A single copy of DNA construct can be inserted into a genome location that allows the desired developmental and tissue specific expression of a transgene whereas, traditional pronuclear injection with the linearized DNA leads to concatemer formation of transgene resulting in silencing (Mátés, 2011).
Transposons do not have any target preference in the genome and this gives the possibility to scan the genome and fish out safe locus for transgene expression. It can be combined with the concept of recombinase-mediated cassette exchange to perform site-specific chromosomal integration followed by exchange with the desired transgene (Osborne et al., 1995). .

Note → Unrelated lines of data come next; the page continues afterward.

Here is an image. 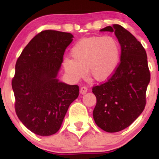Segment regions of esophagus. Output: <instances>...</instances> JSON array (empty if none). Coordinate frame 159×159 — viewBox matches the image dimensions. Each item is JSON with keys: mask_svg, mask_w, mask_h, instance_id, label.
I'll return each mask as SVG.
<instances>
[{"mask_svg": "<svg viewBox=\"0 0 159 159\" xmlns=\"http://www.w3.org/2000/svg\"><path fill=\"white\" fill-rule=\"evenodd\" d=\"M87 90H88V89L87 87H81V88L80 89V93L81 95L85 94L87 92Z\"/></svg>", "mask_w": 159, "mask_h": 159, "instance_id": "esophagus-1", "label": "esophagus"}]
</instances>
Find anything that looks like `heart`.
I'll return each mask as SVG.
<instances>
[{
  "mask_svg": "<svg viewBox=\"0 0 159 159\" xmlns=\"http://www.w3.org/2000/svg\"><path fill=\"white\" fill-rule=\"evenodd\" d=\"M72 59L66 58L63 67L71 79L85 78L88 71L96 81L108 80L115 73L120 61L119 42L111 36H90L77 42L70 51Z\"/></svg>",
  "mask_w": 159,
  "mask_h": 159,
  "instance_id": "heart-1",
  "label": "heart"
}]
</instances>
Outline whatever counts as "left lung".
<instances>
[{
    "mask_svg": "<svg viewBox=\"0 0 159 159\" xmlns=\"http://www.w3.org/2000/svg\"><path fill=\"white\" fill-rule=\"evenodd\" d=\"M100 31L114 33L121 46V57L112 77L93 88L96 97L93 115L102 130L117 132L129 127L143 112L150 73L145 49L130 32L119 25Z\"/></svg>",
    "mask_w": 159,
    "mask_h": 159,
    "instance_id": "obj_1",
    "label": "left lung"
}]
</instances>
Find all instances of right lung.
I'll use <instances>...</instances> for the list:
<instances>
[{
  "instance_id": "right-lung-1",
  "label": "right lung",
  "mask_w": 159,
  "mask_h": 159,
  "mask_svg": "<svg viewBox=\"0 0 159 159\" xmlns=\"http://www.w3.org/2000/svg\"><path fill=\"white\" fill-rule=\"evenodd\" d=\"M73 40L69 33L47 30L30 40L16 64L12 81L16 112L30 132L55 134L79 87L60 81L58 73L65 50Z\"/></svg>"
}]
</instances>
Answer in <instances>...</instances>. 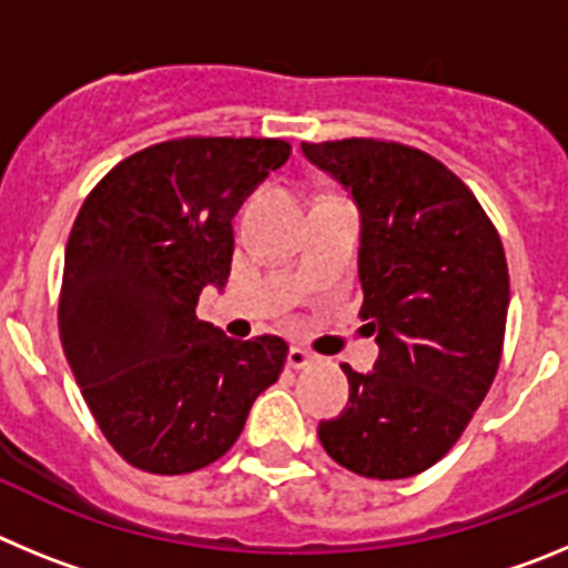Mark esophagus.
<instances>
[{
	"instance_id": "34e87169",
	"label": "esophagus",
	"mask_w": 568,
	"mask_h": 568,
	"mask_svg": "<svg viewBox=\"0 0 568 568\" xmlns=\"http://www.w3.org/2000/svg\"><path fill=\"white\" fill-rule=\"evenodd\" d=\"M287 364L293 366V369H307V366L315 364V355L310 353V349H304V346H293L287 355Z\"/></svg>"
}]
</instances>
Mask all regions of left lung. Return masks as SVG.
Here are the masks:
<instances>
[{"label": "left lung", "mask_w": 568, "mask_h": 568, "mask_svg": "<svg viewBox=\"0 0 568 568\" xmlns=\"http://www.w3.org/2000/svg\"><path fill=\"white\" fill-rule=\"evenodd\" d=\"M361 207V318L375 373L344 364L349 406L318 426L329 458L375 480L438 464L484 404L504 355L509 267L469 187L435 155L386 139L301 142Z\"/></svg>", "instance_id": "obj_1"}]
</instances>
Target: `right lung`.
<instances>
[{
	"label": "right lung",
	"mask_w": 568,
	"mask_h": 568,
	"mask_svg": "<svg viewBox=\"0 0 568 568\" xmlns=\"http://www.w3.org/2000/svg\"><path fill=\"white\" fill-rule=\"evenodd\" d=\"M284 139L182 135L115 164L79 207L64 250L59 341L90 415L135 469L187 475L239 440L290 346L233 341L195 318L233 264V215Z\"/></svg>",
	"instance_id": "1"
}]
</instances>
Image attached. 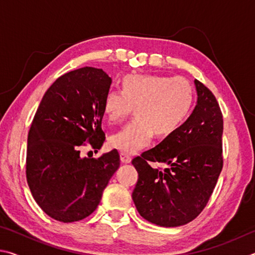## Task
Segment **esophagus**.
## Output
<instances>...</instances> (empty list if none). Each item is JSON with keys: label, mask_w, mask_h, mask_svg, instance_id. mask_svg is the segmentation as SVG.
Segmentation results:
<instances>
[{"label": "esophagus", "mask_w": 255, "mask_h": 255, "mask_svg": "<svg viewBox=\"0 0 255 255\" xmlns=\"http://www.w3.org/2000/svg\"><path fill=\"white\" fill-rule=\"evenodd\" d=\"M120 159H122V162L123 163H129L131 161V157H130V155H128V154H125V153H120Z\"/></svg>", "instance_id": "1"}]
</instances>
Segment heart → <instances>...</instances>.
<instances>
[{
    "label": "heart",
    "mask_w": 255,
    "mask_h": 255,
    "mask_svg": "<svg viewBox=\"0 0 255 255\" xmlns=\"http://www.w3.org/2000/svg\"><path fill=\"white\" fill-rule=\"evenodd\" d=\"M195 102V88L182 76L131 74L122 90H110L103 110L111 123L122 122L135 107L131 122L110 137V145L125 154H135L152 139L173 135L187 122Z\"/></svg>",
    "instance_id": "obj_1"
}]
</instances>
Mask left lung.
<instances>
[{"mask_svg":"<svg viewBox=\"0 0 255 255\" xmlns=\"http://www.w3.org/2000/svg\"><path fill=\"white\" fill-rule=\"evenodd\" d=\"M195 110L178 131L131 164L138 172L132 200L141 217L163 227L185 225L199 215L223 169V115L213 92L195 81ZM152 161L165 162L155 169Z\"/></svg>","mask_w":255,"mask_h":255,"instance_id":"8db88e82","label":"left lung"}]
</instances>
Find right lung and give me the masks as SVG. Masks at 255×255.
<instances>
[{"mask_svg":"<svg viewBox=\"0 0 255 255\" xmlns=\"http://www.w3.org/2000/svg\"><path fill=\"white\" fill-rule=\"evenodd\" d=\"M111 77L101 68L82 67L59 76L38 107L28 133L25 174L33 199L62 223L91 215L118 170L117 149L82 157L89 143L98 152L106 140L103 100Z\"/></svg>","mask_w":255,"mask_h":255,"instance_id":"add662e5","label":"right lung"}]
</instances>
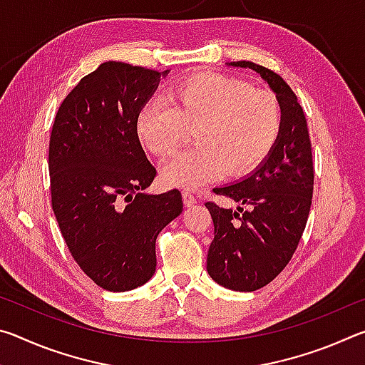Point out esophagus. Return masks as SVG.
Returning <instances> with one entry per match:
<instances>
[{
    "instance_id": "esophagus-1",
    "label": "esophagus",
    "mask_w": 365,
    "mask_h": 365,
    "mask_svg": "<svg viewBox=\"0 0 365 365\" xmlns=\"http://www.w3.org/2000/svg\"><path fill=\"white\" fill-rule=\"evenodd\" d=\"M182 197H183L185 206H187V207H191V206L196 205V197H195L193 193H191V191L183 190V191H182Z\"/></svg>"
}]
</instances>
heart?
I'll return each mask as SVG.
<instances>
[{
	"instance_id": "heart-1",
	"label": "heart",
	"mask_w": 365,
	"mask_h": 365,
	"mask_svg": "<svg viewBox=\"0 0 365 365\" xmlns=\"http://www.w3.org/2000/svg\"><path fill=\"white\" fill-rule=\"evenodd\" d=\"M165 101H148L135 130L146 150L168 156L195 128L196 146L160 168V182L169 188L197 190L225 174H250L269 156L282 130V108L274 95L219 73L180 80Z\"/></svg>"
}]
</instances>
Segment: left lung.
Returning <instances> with one entry per match:
<instances>
[{
    "label": "left lung",
    "mask_w": 365,
    "mask_h": 365,
    "mask_svg": "<svg viewBox=\"0 0 365 365\" xmlns=\"http://www.w3.org/2000/svg\"><path fill=\"white\" fill-rule=\"evenodd\" d=\"M227 66L259 73L282 108V130L269 156L251 174L214 188L237 201V209L206 202L214 222L207 274L233 292H256L287 267L304 232L314 190L311 140L298 98L279 73L251 61Z\"/></svg>",
    "instance_id": "8db88e82"
}]
</instances>
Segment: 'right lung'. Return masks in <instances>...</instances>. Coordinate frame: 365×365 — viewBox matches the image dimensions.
<instances>
[{
	"label": "right lung",
	"instance_id": "right-lung-1",
	"mask_svg": "<svg viewBox=\"0 0 365 365\" xmlns=\"http://www.w3.org/2000/svg\"><path fill=\"white\" fill-rule=\"evenodd\" d=\"M168 73L103 63L66 96L53 123V211L80 269L108 292L151 279L158 235L183 209L178 190L145 193L156 169L135 130L138 110Z\"/></svg>",
	"mask_w": 365,
	"mask_h": 365
}]
</instances>
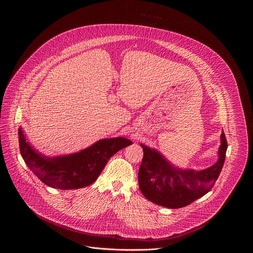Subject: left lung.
<instances>
[{
	"mask_svg": "<svg viewBox=\"0 0 253 253\" xmlns=\"http://www.w3.org/2000/svg\"><path fill=\"white\" fill-rule=\"evenodd\" d=\"M141 147L143 159L138 172L140 191L155 204L176 209L189 205L211 190L224 164L227 141L222 131L217 162L200 171L180 169L157 150L144 144Z\"/></svg>",
	"mask_w": 253,
	"mask_h": 253,
	"instance_id": "obj_1",
	"label": "left lung"
}]
</instances>
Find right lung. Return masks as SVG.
Instances as JSON below:
<instances>
[{"mask_svg": "<svg viewBox=\"0 0 253 253\" xmlns=\"http://www.w3.org/2000/svg\"><path fill=\"white\" fill-rule=\"evenodd\" d=\"M131 144L123 137L106 138L74 154L47 157L31 146L19 128L20 152L27 166L43 183L63 190L79 189L94 183L108 160Z\"/></svg>", "mask_w": 253, "mask_h": 253, "instance_id": "right-lung-1", "label": "right lung"}]
</instances>
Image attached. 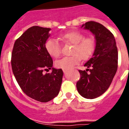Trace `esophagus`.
Instances as JSON below:
<instances>
[{"instance_id":"obj_1","label":"esophagus","mask_w":129,"mask_h":129,"mask_svg":"<svg viewBox=\"0 0 129 129\" xmlns=\"http://www.w3.org/2000/svg\"><path fill=\"white\" fill-rule=\"evenodd\" d=\"M63 72H64V73H66V72H67V70H64V69H63Z\"/></svg>"}]
</instances>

The concept is schematically explained below & efforts are undertaken to create a model of mouse or rat combining the concept transposon based RMCE.
Figure 1.9 Schematic depiction of transposon based recombination mediated cassette exchange (RMCE) to create transposons-tagged genomic loci, wherein a transgene of interest can be exchanged.
Transposon based genetic strategies were recently established in vertebrates and a fast and cutting edge progress in this field indicates that transposable elements will indeed serve as indispensable tools in the genetic toolkit for vertebrate models.